It all begins with a frame of reverence: The concert film “Amazing Grace,” capturing Aretha Franklin’s live recording of a gospel album of the same name at New Temple Missionary Baptist Church in Los Angeles, opens with footage of the site, superimposed with text explaining what you are about to see. What you are about to see is 46 years in the making, a film project started by the late director Sydney Pollack (“Out of Africa”) and realized by music producer and composer Alan Elliott. But neither the filmmakers nor their opening exposition are self-important; combined with the footage, they construct a sense of expectancy. They know what we are all waiting for — or, rather, whom.
When you go to see “Amazing Grace,” as I hope many of you will, you may enter as a fan of Franklin, a fan of Gospel, a practicing Baptist, a cinephile. You may be all or none of the above. But as soon as you see Franklin process into that church, radiant in her sequined white gown suggestive of both a lovely femininity and an intangible heavenliness, you’ll realize see isn’t the right word. Instead, you’re simply a witness.
And what do you stand to witness? A once-in-a-lifetime performance, minimally tampered with. The only perceptible mark Elliott leaves is his smart, episodic arrangement of the songs Franklin and the Southern California Community Choir perform, each one highlighting a different aspect of Franklin, the performance and its live witnesses. This strategy, though subtle, only heightens the impact of the already impactful musical experience. One of the episodes that stands out takes place a few songs in, when the camera ventures out into the pews and lingers on a young female parishioner. At first, she just sways, under Franklin’s inevitable spell. But, when she realizes the camera is on her, she breaks character and laughs. It feels like we have a moment with her, and we somehow travel back to 1972 and share in the grace of joy.
Unsurprisingly, the sequence during which Franklin performs a life-giving rendition of “Amazing Grace,” is the most memorable of these song-episodes. In it, Elliott carefully interweaves footage of Gospel legend and musical collaborator for the recording session Reverend Dr. James Cleveland’s visceral reaction to it. Having been a jokemaker, pseudo-emceeing the performance, and a spokesperson for Franklin thus far, Elliott highlights how even the reverend cannot help but feel humbled and overcome completely by Franklin’s might.

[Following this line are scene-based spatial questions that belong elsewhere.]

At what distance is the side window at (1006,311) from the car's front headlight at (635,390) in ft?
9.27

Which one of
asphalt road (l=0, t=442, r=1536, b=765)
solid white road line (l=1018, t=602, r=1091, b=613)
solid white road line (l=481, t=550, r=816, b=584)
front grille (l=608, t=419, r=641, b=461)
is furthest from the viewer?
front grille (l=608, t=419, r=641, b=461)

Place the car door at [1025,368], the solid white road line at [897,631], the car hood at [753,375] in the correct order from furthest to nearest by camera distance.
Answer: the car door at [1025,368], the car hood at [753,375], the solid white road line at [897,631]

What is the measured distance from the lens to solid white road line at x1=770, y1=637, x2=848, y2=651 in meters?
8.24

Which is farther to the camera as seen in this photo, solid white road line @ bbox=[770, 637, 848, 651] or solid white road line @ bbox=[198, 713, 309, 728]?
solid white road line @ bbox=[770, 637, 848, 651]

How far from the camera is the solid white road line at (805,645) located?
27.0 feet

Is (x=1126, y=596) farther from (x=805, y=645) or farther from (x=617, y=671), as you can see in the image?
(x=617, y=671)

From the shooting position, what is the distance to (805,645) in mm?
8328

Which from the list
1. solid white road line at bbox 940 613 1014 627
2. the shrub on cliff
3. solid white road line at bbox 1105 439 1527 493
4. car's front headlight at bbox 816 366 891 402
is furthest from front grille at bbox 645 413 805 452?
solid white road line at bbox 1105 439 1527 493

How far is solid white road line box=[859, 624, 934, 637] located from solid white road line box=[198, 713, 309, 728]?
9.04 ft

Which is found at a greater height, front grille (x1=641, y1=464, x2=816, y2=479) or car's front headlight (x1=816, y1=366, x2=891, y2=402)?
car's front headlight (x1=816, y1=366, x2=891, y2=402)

Elliott’s episodic arrangements are subtle and bare. You may crave more of these artful interventions, like I did. But, at the same time, Elliott errs on the side of laissez-faire direction, and all for the better, because in turn, Franklin rightly takes the wheel. And in the long, unbroken sequences that stretch like Franklin’s vocals to accommodate seemingly impossible notes, it is easy to get lost. It is easy to let your mind wander to other beautiful, impossible things. For me, it was my late grandfather. The film sent me to a place where I could remember loving someone, allow myself to miss them and trust that they’re somewhere, somehow. For my mother, it was her own late mother. That is one thing “Amazing Grace” trasmits: its own otherworldly power.
So when you exit the theater, you’ll have witnessed something extraordinary. Some of you will crave more of Franklin’s music. Some, like me, will long to be part of a community like that. To experience something transcendent like that. No matter who you are, though, it will go something like this: You’ll remember something Franklin sang — take “‘Tis a land where we never grow old,” as an example. You’ll remember believing her.
Even as you leave, you’ll carry that with you, a small charm — an amazing grace — in your pocket.